Downstream valves generally shown at 110 may also be provided. Controller or processor 40 may close downstream valves 110 until the system is pressurized. This may help prevent the blood, lyse and sheath from flowing into the fluid circuit before the circuit is pressurized. In another illustrative example of the invention, downstream valves 110 are opened by mechanical action when the cover is closed.

FIG. 5 is a schematic diagram showing an illustrative manual fluid driver having a bulb 100 and check valve 102. The check valve 102 is preferably a one way valve that allows air in but not out of the first pressure chamber 104. When the bulb 100 is depressed, the air in the interior 106 of the bulb 100 is forced through the check valve 102 and into the first pressure chamber 104. Preferably, another one-way vent valve 105 is provided that allows air in from the atmosphere but not out of the interior 106 of the bulb 100. Thus, when the bulb is released, the one-way vent valve 105 may allow replacement air to flow into bulb 100.

__WHAT YOU NEED TO DO__.
a: Quote, word for word, the part of the fluid driver passage that opens with the words containing "FIG. 5 is a" and closes with "into bulb 100.".
b: Summarize the fluid driver passage in two sentences.

__Rows from a dataset__.

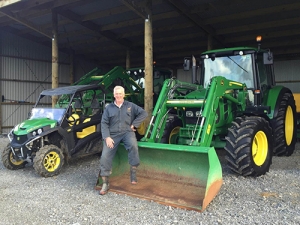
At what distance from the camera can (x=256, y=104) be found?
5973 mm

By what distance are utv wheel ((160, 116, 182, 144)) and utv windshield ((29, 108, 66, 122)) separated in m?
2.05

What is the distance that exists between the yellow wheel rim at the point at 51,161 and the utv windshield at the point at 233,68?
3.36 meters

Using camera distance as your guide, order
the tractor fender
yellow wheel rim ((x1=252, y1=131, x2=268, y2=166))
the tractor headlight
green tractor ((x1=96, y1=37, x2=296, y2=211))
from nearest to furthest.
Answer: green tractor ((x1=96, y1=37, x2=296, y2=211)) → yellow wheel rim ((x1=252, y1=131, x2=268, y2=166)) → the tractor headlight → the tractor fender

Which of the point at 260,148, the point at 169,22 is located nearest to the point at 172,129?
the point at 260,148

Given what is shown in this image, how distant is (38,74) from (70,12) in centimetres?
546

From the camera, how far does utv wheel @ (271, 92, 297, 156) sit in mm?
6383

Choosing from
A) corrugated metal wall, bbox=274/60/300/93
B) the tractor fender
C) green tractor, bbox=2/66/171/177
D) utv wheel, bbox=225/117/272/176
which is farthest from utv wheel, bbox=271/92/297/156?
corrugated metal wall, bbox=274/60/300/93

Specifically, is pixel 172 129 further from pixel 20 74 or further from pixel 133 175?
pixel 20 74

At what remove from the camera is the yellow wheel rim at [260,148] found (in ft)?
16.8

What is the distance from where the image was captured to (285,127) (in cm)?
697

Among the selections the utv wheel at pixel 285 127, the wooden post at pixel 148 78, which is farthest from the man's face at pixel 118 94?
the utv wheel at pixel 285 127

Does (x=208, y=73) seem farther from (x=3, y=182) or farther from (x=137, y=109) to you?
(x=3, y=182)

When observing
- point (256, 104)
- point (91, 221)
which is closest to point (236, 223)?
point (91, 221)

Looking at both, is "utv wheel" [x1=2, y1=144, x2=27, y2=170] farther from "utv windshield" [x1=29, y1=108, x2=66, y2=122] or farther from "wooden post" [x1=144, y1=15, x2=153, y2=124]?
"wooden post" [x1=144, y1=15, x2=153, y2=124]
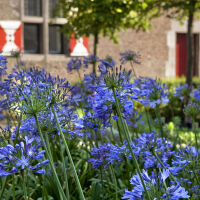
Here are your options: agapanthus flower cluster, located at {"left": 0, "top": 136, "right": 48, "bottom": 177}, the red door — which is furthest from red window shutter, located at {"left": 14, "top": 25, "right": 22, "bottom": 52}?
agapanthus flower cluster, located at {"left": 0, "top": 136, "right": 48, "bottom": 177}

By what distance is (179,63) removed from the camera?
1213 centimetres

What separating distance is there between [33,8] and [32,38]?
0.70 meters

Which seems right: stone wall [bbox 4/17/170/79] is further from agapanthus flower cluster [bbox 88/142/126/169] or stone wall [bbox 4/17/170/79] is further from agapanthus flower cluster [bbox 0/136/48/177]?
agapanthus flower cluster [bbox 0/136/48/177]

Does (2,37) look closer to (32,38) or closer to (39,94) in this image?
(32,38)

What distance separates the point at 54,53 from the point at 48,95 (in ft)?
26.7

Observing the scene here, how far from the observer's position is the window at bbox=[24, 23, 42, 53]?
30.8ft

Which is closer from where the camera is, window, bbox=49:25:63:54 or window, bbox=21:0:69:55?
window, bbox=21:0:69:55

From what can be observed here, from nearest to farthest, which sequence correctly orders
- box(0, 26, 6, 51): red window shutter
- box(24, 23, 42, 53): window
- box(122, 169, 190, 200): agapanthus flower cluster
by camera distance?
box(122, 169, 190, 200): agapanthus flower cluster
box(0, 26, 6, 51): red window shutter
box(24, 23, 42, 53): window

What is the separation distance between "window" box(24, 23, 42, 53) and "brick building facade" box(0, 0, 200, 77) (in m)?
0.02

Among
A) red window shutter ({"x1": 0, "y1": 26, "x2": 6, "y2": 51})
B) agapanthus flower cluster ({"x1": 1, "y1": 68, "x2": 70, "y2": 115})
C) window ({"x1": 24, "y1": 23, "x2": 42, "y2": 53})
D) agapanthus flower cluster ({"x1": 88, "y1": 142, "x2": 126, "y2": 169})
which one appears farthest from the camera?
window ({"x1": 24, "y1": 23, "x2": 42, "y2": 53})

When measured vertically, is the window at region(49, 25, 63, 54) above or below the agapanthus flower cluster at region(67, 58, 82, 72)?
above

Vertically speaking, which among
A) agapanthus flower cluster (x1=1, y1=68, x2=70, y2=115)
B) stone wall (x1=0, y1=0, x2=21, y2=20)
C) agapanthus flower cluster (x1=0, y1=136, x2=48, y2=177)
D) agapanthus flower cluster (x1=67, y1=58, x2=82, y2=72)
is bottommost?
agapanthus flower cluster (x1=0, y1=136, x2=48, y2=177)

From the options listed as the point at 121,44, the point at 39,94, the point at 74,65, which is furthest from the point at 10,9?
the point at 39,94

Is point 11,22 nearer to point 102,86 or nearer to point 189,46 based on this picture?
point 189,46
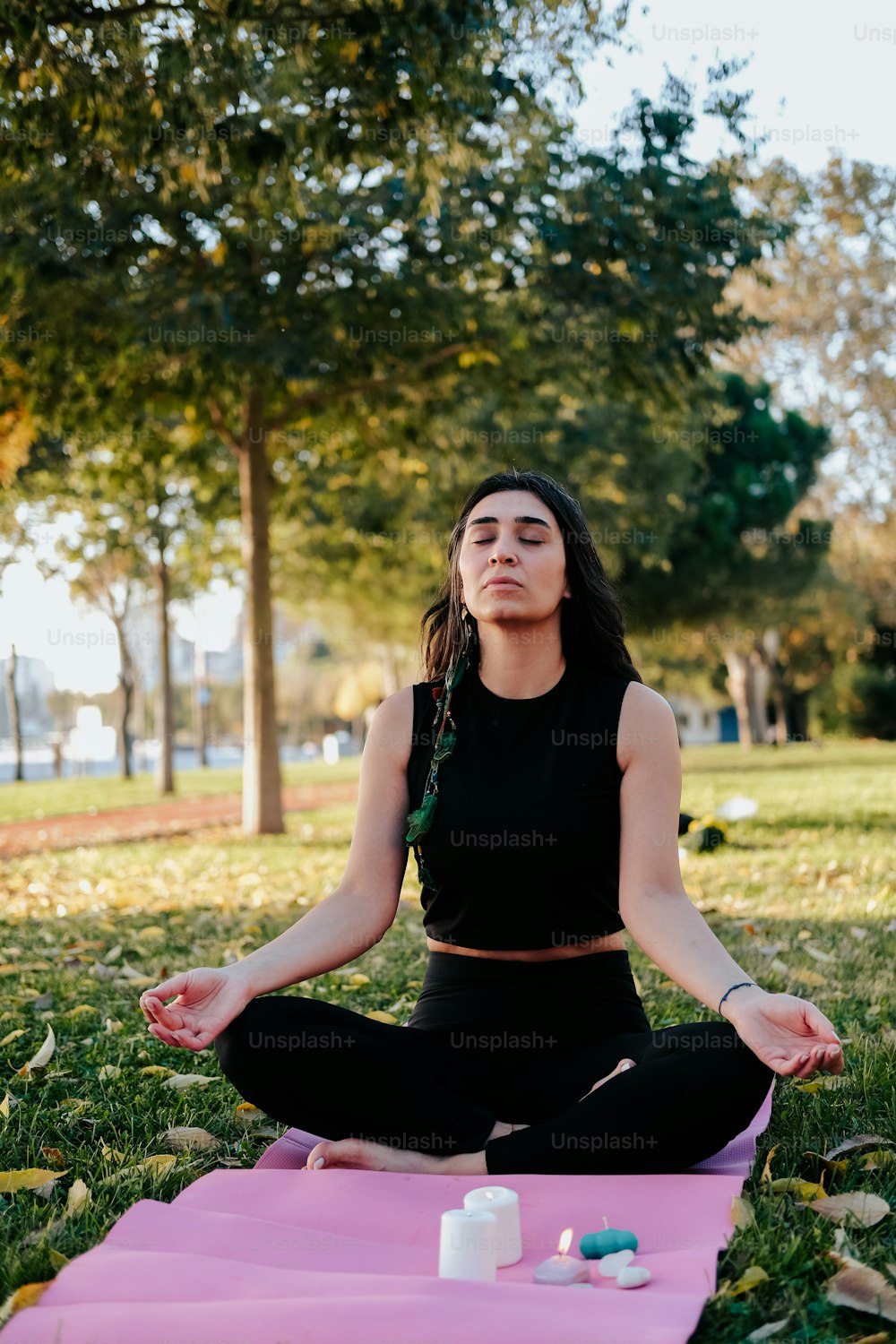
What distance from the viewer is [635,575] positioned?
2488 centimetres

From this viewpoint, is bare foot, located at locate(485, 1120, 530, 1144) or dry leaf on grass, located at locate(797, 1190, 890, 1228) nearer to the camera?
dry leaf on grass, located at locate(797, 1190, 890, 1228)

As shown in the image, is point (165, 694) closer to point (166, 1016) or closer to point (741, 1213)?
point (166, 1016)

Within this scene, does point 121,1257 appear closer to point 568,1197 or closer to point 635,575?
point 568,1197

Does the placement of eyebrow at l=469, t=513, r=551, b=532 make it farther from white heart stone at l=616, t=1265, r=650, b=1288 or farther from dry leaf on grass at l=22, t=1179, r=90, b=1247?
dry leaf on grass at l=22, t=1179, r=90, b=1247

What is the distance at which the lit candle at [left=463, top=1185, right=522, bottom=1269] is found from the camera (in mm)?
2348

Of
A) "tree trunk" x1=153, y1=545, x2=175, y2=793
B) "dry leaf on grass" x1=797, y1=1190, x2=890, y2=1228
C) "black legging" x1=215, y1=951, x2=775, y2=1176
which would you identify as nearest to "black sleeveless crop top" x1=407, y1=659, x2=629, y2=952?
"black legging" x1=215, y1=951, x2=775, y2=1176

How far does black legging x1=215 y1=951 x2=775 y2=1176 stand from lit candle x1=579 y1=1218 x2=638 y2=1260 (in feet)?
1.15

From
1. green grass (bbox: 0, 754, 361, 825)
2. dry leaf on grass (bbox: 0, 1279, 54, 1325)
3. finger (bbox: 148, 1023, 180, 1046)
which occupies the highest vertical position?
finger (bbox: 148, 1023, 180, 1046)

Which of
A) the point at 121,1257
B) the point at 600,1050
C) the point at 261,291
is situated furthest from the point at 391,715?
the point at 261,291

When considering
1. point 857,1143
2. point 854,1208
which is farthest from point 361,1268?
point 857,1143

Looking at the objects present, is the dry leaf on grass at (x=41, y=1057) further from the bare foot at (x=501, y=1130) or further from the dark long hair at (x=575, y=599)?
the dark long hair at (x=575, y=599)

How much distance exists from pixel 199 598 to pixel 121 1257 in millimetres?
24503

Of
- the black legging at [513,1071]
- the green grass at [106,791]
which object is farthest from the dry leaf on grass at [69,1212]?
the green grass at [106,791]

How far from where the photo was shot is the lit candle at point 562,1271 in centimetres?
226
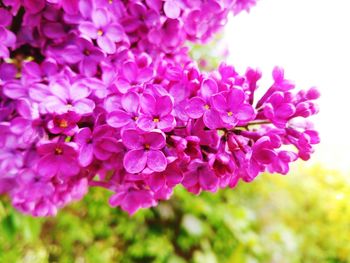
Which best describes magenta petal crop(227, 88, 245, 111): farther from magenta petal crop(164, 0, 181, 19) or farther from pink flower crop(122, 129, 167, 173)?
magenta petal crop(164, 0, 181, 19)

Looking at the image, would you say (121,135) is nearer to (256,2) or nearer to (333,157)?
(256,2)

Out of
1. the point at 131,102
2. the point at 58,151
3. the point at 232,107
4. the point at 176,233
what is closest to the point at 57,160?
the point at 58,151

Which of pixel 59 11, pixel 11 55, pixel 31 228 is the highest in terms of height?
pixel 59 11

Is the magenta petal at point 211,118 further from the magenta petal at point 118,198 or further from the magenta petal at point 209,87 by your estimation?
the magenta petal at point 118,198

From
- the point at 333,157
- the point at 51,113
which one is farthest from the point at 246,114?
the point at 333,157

__TASK-BY-TASK ANSWERS__.
a:
FIG. 5 is a schematic diagram showing an illustrative manual fluid driver having a bulb 100 and check valve 102. The check valve 102 is preferably a one way valve that allows air in but not out of the first pressure chamber 104. When the bulb 100 is depressed, the air in the interior 106 of the bulb 100 is forced through the check valve 102 and into the first pressure chamber 104. Preferably, another one-way vent valve 105 is provided that allows air in from the atmosphere but not out of the interior 106 of the bulb 100. Thus, when the bulb is released, the one-way vent valve 105 may allow replacement air to flow into bulb 100.

b: Downstream valves 110 may be held closed by controller or processor 40 until the system is pressurized, or opened by mechanical action when the cover is closed, to help keep the blood, lyse and sheath from flowing into the fluid circuit too early. In the manual fluid driver of FIG. 5, pressing bulb 100 forces air through one-way check valve 102 into the first pressure chamber 104, and a one-way vent valve 105 lets replacement air into the bulb when it is released.